▸ **DESCRIPTION OF THE TASK**: Copy out all of the records below word for word, covering every line from first to last.

▸ **DATA ENTRIES**:
=-=-=

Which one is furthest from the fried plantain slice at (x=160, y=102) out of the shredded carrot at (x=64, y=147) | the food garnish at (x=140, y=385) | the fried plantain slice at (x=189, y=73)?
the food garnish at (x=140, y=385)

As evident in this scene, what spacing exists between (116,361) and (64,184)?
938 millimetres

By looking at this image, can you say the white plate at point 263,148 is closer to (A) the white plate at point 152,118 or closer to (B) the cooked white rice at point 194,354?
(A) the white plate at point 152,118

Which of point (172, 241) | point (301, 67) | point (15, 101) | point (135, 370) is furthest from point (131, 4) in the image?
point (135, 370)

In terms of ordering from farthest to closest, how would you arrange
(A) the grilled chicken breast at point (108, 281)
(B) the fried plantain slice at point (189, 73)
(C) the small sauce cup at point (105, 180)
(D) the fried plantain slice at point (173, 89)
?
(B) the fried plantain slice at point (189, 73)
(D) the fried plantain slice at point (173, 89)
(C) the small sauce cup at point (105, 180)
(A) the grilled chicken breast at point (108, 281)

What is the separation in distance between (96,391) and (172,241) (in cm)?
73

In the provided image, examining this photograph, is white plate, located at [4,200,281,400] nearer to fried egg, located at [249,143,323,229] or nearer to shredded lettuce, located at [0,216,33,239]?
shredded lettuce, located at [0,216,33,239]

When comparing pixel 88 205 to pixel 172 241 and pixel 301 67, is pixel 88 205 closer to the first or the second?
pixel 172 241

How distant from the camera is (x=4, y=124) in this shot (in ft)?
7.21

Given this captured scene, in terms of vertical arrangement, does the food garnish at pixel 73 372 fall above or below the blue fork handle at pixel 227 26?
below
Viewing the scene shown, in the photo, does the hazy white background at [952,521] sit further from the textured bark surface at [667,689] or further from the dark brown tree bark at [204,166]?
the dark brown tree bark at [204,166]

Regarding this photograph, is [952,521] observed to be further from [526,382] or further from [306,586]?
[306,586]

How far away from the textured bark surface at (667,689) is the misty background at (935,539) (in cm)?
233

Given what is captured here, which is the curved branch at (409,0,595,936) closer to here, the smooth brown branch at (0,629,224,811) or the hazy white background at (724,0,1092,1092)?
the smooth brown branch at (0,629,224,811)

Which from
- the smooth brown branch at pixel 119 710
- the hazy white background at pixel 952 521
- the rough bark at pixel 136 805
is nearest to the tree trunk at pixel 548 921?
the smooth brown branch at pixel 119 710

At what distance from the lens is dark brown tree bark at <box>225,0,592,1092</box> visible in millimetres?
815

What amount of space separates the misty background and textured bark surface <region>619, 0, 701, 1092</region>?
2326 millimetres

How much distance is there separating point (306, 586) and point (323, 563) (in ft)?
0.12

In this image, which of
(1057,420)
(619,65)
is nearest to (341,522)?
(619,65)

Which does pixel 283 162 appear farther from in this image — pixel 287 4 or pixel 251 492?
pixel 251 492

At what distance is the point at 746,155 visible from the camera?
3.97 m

=-=-=

▸ **SOLUTION FOR THIS TASK**:
Which one is furthest from the fried plantain slice at (x=160, y=102) out of the shredded carrot at (x=64, y=147) | the food garnish at (x=140, y=385) | the fried plantain slice at (x=189, y=73)?
the food garnish at (x=140, y=385)

As evident in this scene, what spacing exists between (116,361) and (64,184)?
938 millimetres

By looking at this image, can you say the white plate at point 263,148 is closer to (A) the white plate at point 152,118 or closer to (B) the cooked white rice at point 194,354?
(A) the white plate at point 152,118

Which of point (172, 241) | point (301, 67) | point (15, 101) | point (135, 370) is furthest from point (131, 4) in the image?
point (135, 370)

In terms of ordering from farthest to closest, how would you arrange
(A) the grilled chicken breast at point (108, 281)
(B) the fried plantain slice at point (189, 73)
(C) the small sauce cup at point (105, 180)
(D) the fried plantain slice at point (173, 89)
?
(B) the fried plantain slice at point (189, 73)
(D) the fried plantain slice at point (173, 89)
(C) the small sauce cup at point (105, 180)
(A) the grilled chicken breast at point (108, 281)

What is the separation in distance between (96,391) and (172,241) (in cm)?
73

In the provided image, examining this photograph, is white plate, located at [4,200,281,400] nearer to fried egg, located at [249,143,323,229] or nearer to shredded lettuce, located at [0,216,33,239]?
shredded lettuce, located at [0,216,33,239]

When comparing pixel 88 205 to pixel 172 241 and pixel 301 67, is pixel 88 205 closer to the first or the second?
pixel 172 241

How distant from the camera is (x=4, y=124) in this shot (in ft)?
7.21

Given this captured scene, in terms of vertical arrangement, does the food garnish at pixel 73 372 fall above or below the blue fork handle at pixel 227 26?
below
Viewing the scene shown, in the photo, does the hazy white background at [952,521] sit further from the textured bark surface at [667,689] or further from the dark brown tree bark at [204,166]?
the dark brown tree bark at [204,166]

Regarding this photograph, is [952,521] observed to be further from [526,382] or further from [306,586]?
[306,586]

How far away from the textured bark surface at (667,689) is the misty background at (935,539) (in cm)?
233

Given what is captured here, which is the curved branch at (409,0,595,936) closer to here, the smooth brown branch at (0,629,224,811) or the hazy white background at (724,0,1092,1092)?
the smooth brown branch at (0,629,224,811)

Which from
- the smooth brown branch at pixel 119 710
- the hazy white background at pixel 952 521
- the rough bark at pixel 136 805
is nearest to the tree trunk at pixel 548 921?
the smooth brown branch at pixel 119 710

At what distance from the lens is dark brown tree bark at <box>225,0,592,1092</box> visible in millimetres?
815

What amount of space separates the misty background and textured bark surface <region>619, 0, 701, 1092</region>?
2326 millimetres

How much distance is there separating point (306, 586) and point (323, 563) (in ft)?
0.12

In this image, which of
(1057,420)
(619,65)
is nearest to (341,522)?
(619,65)

Which does pixel 283 162 appear farther from in this image — pixel 287 4 or pixel 251 492?
pixel 251 492

At what distance is the point at 746,155 visible from the camera?
3.97 m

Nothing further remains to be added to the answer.